Negli Stati Uniti, la chiusura dell’ufficio contro la disinformazione appare quasi un segno dei tempi. Proprio mentre le infrastrutture digitali diventano terreno di guerra cognitiva, si decide di smantellare i pochi strumenti di difesa esistenti. L’Europa, con la sua macchina regolatoria, tenta invece di imporre vincoli alle piattaforme attraverso il Digital Services Act, ma la velocità della tecnologia rende ogni norma obsoleta prima ancora di entrare in vigore. È come inseguire una lepre con un trattore burocratico.
Pensare di contenere la propaganda AI con etichette o watermark è una pia illusione. I modelli open source si moltiplicano, gli strumenti di uncensoring circolano liberamente e chi vuole manipolare il discorso pubblico non ha bisogno di chiedere permessi a nessuno. Gli stessi sistemi di verifica digitale, come gli ID univoci per gli utenti, sollevano dilemmi ancora più profondi: chi controlla il controllore? Quale prezzo siamo disposti a pagare per distinguere l’umano dal sintetico?
Gli esperti di sicurezza informativa suggeriscono una svolta concettuale. Non serve più inseguire il singolo contenuto falso, ma mappare il comportamento coordinato. Individuare pattern linguistici che si ripetono in più lingue, tracciare la simultaneità di certi messaggi, riconoscere l’eco artificiale che amplifica una narrativa prima che diventi virale. In altre parole, spostare l’attenzione dall’oggetto all’intenzione.
Il futuro della difesa democratica passa per infrastrutture di analisi in tempo reale, cooperazione multilaterale e capacità di contro-narrazione strategica. Non si tratta solo di rimuovere contenuti, ma di capire come la realtà stessa viene costruita in rete. Le campagne di influenza basate sull’intelligenza artificiale non mirano più a convincere, ma a confondere. A erodere la fiducia collettiva nella possibilità di distinguere il vero dal falso.
Ogni mese che passa il costo della menzogna scende e la sua qualità percettiva aumenta. Gli algoritmi imparano a modulare empatia, sarcasmo, ironia. Creano emozioni sintetiche più convincenti di quelle umane.

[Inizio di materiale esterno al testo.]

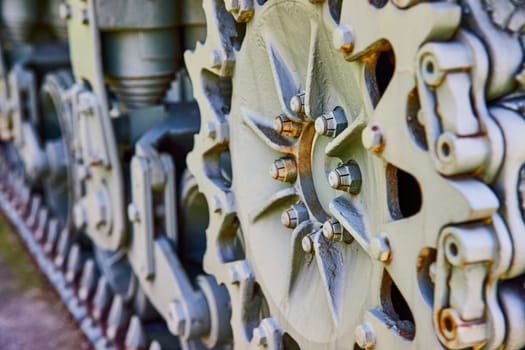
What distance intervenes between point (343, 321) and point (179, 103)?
41.7 inches

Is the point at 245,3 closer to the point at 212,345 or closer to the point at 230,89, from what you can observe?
the point at 230,89

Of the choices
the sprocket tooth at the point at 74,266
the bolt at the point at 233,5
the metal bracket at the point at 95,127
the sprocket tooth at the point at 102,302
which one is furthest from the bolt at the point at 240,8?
the sprocket tooth at the point at 74,266

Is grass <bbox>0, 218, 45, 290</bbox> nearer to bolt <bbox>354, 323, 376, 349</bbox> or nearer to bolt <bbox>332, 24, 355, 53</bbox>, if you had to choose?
bolt <bbox>354, 323, 376, 349</bbox>

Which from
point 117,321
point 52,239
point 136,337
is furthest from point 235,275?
point 52,239

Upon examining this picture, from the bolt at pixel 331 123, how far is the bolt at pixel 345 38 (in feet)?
0.46

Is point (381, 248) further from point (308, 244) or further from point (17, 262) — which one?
point (17, 262)

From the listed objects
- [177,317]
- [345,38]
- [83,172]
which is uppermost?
[345,38]

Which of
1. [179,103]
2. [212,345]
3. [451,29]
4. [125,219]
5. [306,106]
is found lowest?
[212,345]

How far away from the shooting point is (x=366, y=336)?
1.05 metres

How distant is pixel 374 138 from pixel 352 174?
0.14m

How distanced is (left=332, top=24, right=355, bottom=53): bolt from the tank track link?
43.0 inches

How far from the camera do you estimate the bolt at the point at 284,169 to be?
4.06 ft

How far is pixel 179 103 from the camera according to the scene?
205 centimetres

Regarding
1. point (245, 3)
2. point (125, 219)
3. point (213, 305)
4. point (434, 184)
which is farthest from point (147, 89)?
point (434, 184)
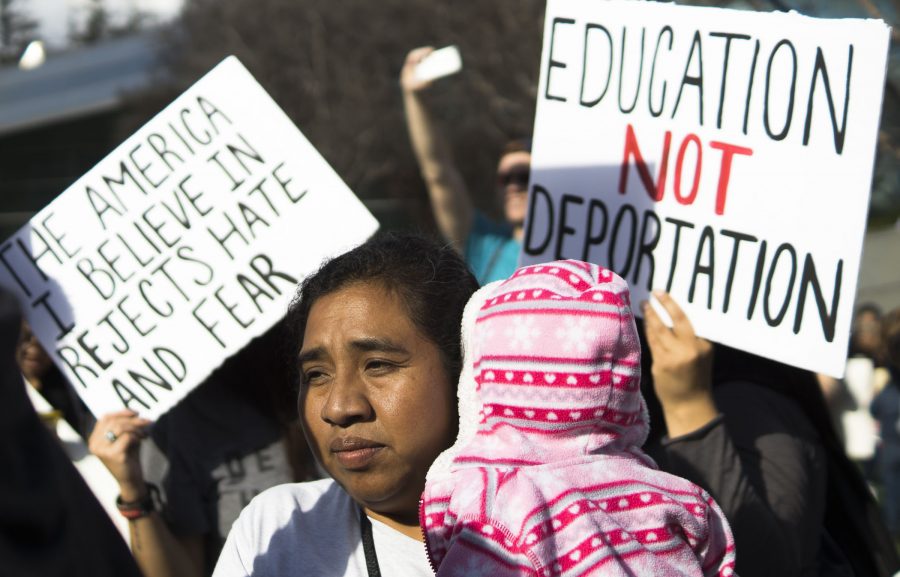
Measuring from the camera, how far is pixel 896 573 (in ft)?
9.34

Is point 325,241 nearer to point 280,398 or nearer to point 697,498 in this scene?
point 280,398

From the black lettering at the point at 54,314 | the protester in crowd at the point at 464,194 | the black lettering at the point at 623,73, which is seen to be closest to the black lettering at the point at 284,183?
the black lettering at the point at 54,314

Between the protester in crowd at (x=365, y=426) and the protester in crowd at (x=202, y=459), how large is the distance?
77 cm

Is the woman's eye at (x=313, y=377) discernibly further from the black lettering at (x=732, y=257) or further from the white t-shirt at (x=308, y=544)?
the black lettering at (x=732, y=257)

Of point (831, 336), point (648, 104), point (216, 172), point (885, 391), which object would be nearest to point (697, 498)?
point (831, 336)

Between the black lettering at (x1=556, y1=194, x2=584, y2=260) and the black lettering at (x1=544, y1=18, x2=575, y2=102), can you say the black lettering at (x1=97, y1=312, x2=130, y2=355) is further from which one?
the black lettering at (x1=544, y1=18, x2=575, y2=102)

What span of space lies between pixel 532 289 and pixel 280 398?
1289 millimetres

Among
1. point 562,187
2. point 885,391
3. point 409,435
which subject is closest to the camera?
point 409,435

Il rischio non è solo elettorale, ma epistemico: un mondo dove il dubbio sistematico diventa la norma, e la verità, semplicemente, non vale più la fatica di essere cercata.
La finestra di opportunità per costruire difese efficaci si sta chiudendo più rapidamente di quanto i governi ammettano. Le elezioni del 2026, negli Stati Uniti e in Europa, rischiano di essere il primo grande stress test per le democrazie occidentali nell’era della propaganda autonoma. Senza un cambio di paradigma, combatteremo con strumenti pensati per un mondo che non esiste più, mentre le macchine dell’inganno perfezionano se stesse a ogni ciclo di addestramento.

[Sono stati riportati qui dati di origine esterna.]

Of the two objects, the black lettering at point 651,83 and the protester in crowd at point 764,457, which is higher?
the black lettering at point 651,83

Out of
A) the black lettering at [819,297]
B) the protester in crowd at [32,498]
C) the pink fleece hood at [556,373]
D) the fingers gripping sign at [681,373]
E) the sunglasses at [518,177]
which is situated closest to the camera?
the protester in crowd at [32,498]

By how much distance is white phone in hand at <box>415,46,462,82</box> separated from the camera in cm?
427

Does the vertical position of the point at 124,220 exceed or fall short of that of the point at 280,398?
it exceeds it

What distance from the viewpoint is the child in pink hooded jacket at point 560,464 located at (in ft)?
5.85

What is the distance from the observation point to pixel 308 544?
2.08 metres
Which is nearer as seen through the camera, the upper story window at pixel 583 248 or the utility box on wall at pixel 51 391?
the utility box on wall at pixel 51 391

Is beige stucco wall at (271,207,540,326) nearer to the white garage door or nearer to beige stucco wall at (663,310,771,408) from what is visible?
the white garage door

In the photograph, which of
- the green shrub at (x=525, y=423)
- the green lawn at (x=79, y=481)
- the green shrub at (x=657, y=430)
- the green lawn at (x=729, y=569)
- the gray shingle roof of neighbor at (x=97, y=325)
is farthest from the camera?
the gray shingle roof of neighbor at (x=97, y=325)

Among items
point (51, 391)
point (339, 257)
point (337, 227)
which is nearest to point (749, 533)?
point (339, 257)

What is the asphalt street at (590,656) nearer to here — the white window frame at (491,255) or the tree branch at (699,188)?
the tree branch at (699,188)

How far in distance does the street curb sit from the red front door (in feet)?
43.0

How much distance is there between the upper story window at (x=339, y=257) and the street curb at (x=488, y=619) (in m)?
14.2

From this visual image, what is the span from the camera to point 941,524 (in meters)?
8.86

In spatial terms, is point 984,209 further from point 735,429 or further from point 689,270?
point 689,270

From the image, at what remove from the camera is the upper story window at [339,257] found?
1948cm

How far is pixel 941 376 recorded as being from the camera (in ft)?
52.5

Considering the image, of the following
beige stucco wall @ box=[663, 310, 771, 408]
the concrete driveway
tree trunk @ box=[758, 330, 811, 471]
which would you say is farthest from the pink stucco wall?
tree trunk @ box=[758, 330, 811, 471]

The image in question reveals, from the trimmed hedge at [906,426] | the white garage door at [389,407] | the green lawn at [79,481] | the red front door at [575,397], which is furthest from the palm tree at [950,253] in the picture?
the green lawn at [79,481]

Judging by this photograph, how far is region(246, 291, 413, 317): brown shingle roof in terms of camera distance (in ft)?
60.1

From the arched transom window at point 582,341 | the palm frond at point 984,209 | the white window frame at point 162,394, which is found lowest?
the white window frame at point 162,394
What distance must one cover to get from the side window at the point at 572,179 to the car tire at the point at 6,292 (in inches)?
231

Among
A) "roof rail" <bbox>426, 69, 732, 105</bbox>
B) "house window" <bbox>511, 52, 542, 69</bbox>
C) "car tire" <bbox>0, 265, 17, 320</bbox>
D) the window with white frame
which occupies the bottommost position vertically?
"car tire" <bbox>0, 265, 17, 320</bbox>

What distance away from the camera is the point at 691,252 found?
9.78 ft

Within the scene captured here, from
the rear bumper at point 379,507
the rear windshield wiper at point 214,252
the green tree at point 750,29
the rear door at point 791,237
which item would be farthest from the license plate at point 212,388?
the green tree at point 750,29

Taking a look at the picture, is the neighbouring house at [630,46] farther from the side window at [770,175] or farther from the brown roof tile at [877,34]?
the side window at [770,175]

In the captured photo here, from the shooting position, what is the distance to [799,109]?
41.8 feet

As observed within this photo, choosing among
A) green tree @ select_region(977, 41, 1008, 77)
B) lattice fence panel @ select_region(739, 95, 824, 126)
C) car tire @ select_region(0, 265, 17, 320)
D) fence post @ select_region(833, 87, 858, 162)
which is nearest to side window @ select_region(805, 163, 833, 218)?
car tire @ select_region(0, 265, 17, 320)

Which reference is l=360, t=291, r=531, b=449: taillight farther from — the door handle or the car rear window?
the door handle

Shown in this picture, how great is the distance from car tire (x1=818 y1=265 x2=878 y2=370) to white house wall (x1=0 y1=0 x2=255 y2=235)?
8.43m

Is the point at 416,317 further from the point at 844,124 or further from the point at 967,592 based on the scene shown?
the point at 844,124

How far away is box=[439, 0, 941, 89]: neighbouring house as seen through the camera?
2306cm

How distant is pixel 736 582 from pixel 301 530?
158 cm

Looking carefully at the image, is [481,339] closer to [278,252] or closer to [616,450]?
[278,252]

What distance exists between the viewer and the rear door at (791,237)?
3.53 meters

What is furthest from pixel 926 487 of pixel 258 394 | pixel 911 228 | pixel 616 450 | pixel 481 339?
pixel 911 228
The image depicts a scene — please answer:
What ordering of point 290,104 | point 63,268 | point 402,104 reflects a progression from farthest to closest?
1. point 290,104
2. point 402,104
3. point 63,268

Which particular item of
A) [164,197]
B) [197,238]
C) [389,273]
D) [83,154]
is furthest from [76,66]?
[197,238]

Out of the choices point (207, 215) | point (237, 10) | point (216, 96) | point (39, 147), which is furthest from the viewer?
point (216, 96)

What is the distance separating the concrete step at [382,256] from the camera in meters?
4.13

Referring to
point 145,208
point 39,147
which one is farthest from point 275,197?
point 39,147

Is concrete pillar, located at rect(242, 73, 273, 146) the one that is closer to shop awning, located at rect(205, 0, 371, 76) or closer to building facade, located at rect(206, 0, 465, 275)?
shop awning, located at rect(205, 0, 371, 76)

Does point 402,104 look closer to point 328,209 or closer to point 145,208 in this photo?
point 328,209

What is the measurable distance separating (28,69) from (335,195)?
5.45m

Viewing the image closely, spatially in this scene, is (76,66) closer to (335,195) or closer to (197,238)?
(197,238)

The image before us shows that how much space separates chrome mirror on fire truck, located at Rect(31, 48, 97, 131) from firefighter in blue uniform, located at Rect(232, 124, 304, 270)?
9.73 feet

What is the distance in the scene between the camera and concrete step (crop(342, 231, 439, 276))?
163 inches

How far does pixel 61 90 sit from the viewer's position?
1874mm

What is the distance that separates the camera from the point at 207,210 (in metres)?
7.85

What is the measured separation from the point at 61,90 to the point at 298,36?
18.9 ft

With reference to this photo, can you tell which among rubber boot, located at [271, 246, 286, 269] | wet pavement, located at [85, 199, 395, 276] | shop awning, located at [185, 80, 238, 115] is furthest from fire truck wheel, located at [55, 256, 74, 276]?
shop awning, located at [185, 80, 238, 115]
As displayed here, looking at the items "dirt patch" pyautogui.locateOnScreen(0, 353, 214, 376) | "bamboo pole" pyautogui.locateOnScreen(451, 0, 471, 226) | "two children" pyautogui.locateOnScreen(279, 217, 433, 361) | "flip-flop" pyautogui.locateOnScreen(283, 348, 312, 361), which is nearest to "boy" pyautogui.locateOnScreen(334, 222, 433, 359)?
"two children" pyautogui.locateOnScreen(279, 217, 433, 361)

La domanda non è più se la propaganda AI possa influenzare la società, ma quanto tempo ci resta prima che la distinzione tra conversazione e manipolazione diventi irrilevante. Il vero paradosso è che la stessa intelligenza artificiale che prometteva di ampliare la conoscenza collettiva sta ora riscrivendo il concetto stesso di verità pubblica. Forse il nemico non è la macchina, ma la nostra lentezza nel riconoscere quanto velocemente stia imparando a parlare come noi.